Il profilo internazionale e i finanziamenti europei

Nel bilancio del decennio trova spazio anche il rafforzamento del versante europeo. La Fondazione segnala una presenza più stabile all’interno di reti dedicate alla mobilità degli artisti, alla formazione e alla produzione contemporanea, anche attraverso programmi come CreArt e PAC - Piano per l’Arte Contemporanea.

Tra le collaborazioni richiamate compare quella con la Fundación Bilbao Arte, considerata utile per ampliare le occasioni offerte agli artisti in residenza. Sul piano delle risorse, dai bandi europei e nazionali collegati a questi programmi sono arrivati 86 mila euro nel 2023, 143 mila nel 2024, 102 mila nel 2025 e 106 mila euro nella prima metà del 2026.

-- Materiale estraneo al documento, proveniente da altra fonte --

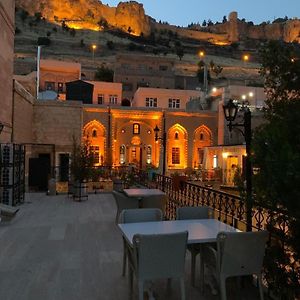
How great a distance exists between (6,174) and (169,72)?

La Fondazione attribuisce questo risultato al lavoro dello staff, indicando in particolare i contributi di Matilde Ferrarin, Stefano Coletto, Chiara Toso e Immacolata Ponticiello nel consolidamento di una dimensione progettuale più ampia rispetto al passato.

La collezione storica torna al centro

Tra i passaggi ritenuti più importanti c’è poi il recupero della Collezione Bevilacqua La Masa. Il lavoro di ricognizione e inventariazione delle opere, coordinato in particolare da Claudio Donadel, ha riguardato anche lavori acquisiti nel tempo tramite premi d’acquisto e rimasti per anni presso gli artisti.

Per la Fondazione si tratta di un intervento che restituisce leggibilità a un patrimonio essenziale per comprendere un lungo tratto della storia artistica veneziana. La raccolta è stata presentata per la prima volta fuori città con una mostra curata da Stefano Coletto al Museo Ettore Fico di Torino e, secondo quanto annunciato, sarà collocata in futuro nella sede dei Santi Cosma e Damiano alla Giudecca.

Le collaborazioni con curatori, gallerie e fiere

La programmazione degli ultimi anni ha visto anche il consolidamento dei rapporti con curatori, gallerie e istituzioni. Tra i nomi citati dalla Fondazione c’è Milovan Farronato, che ha continuato a lavorare con Bevilacqua La Masa attraverso progetti dedicati a Guglielmo Castelli, Patricia Leite e Giangiacomo Rossetti, con il sostegno di Mendes Wood DM, Rodeo e Thomas Dane Gallery.

Nel quadro delle collaborazioni internazionali vengono inoltre ricordate Galleria Contini, Saatchi Yates, Museum of Latin American Art di Long Beach e Tornabuoni Art di Parigi. Da queste relazioni sono nati progetti come Captcha 2826 di Pascal Sender, la mostra in Piazza dedicata a Betsabeé Romero e Picasso, Morandi, Parmiggiani. Still Lifes, realizzato con la partecipazione del Musée Picasso e il supporto operativo della Fondazione Musei Civici Venezia.

Dal 2022 la Fondazione è presente anche ad Arte Fiera con uno stand riservato ai giovani artisti degli atelier. Secondo il bilancio diffuso, il progetto ha ottenuto un riconoscimento concreto dagli organizzatori, che hanno ampliato gratuitamente lo spazio assegnato fino a 32 metri quadrati nelle ultime due edizioni. Sul fronte dei conti, la Fondazione riferisce infine che gli esercizi del periodo si sono chiusi in utile, tranne uno, nel corso dei due mandati che hanno visto Bruno Bernardi presidente insieme, dal 2016 al 2021, a Valentina Farolfi e Roberto Zamberlan e, dal 2021 al 2026, a Marina Bastianello e ancora Roberto Zamberlan, con Michele Casarin direttore amministrativo in entrambi i periodi.